The final statement says clinical care providers may use rFLC, IgM isotype, M protein greater than 1.5 g/dL, and immunoparesis as risk factors for progression to multiple myeloma or a B-cell lymphoproliferative disorder.

This statement duplicates parts of other statements, Dr. Keren said, “but this puts them in a group of risk factors for progression and includes another new factor”—increased risk if there was a decrease in the noninvolved isotypes below reference intervals. “That is, if you have an IgG multiple myeloma or monoclonal protein, and if the IgM and/or the IgA are decreased, that is called immunoparesis, and that would be an increased risk for patients moving on toward multiple myeloma or other B-cell proliferative disorders.”

In Fig. 2 is the guideline’s testing algorithm for monoclonal gammopathies. If there is a clinical suspicion of monoclonal gammopathy, an SPEP and FLC should be performed, at a minimum, Dr. Keren said. “However, you need to add serum immunofixation for all patients with neuropathies related to monoclonal gammopathies such as POEMS syndrome because their M proteins may be too small to be seen without immunofixation.”

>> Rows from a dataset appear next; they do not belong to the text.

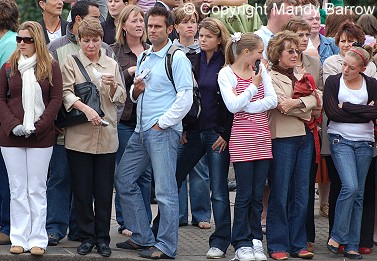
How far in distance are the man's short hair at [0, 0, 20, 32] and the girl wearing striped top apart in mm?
2126

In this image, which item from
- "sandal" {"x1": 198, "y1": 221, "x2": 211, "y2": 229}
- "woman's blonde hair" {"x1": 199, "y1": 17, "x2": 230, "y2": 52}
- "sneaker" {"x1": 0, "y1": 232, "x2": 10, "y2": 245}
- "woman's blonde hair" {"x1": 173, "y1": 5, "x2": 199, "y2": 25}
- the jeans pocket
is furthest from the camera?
"sandal" {"x1": 198, "y1": 221, "x2": 211, "y2": 229}

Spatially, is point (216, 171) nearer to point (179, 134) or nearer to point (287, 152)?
point (179, 134)

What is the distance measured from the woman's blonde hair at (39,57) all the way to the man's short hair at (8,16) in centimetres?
72

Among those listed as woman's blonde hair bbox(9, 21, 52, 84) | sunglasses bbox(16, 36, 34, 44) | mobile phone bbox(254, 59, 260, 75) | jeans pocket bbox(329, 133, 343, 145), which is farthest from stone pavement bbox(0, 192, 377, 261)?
sunglasses bbox(16, 36, 34, 44)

For patients with AL amyloid, “we recommend adding both serum and urine immunofixation to the protein electrophoresis and the free light chain to optimize laboratory detection.”

A negative result in patients with continued suspicion of harboring a monoclonal gammopathy warrants a repeat test in one year, while a positive result for the serum protein electrophoresis and/or free light chain requires either immunofixation, immunosubtraction, or mass spectrometry for identification.

Amy Carpenter Aquino is CAP TODAY senior editor.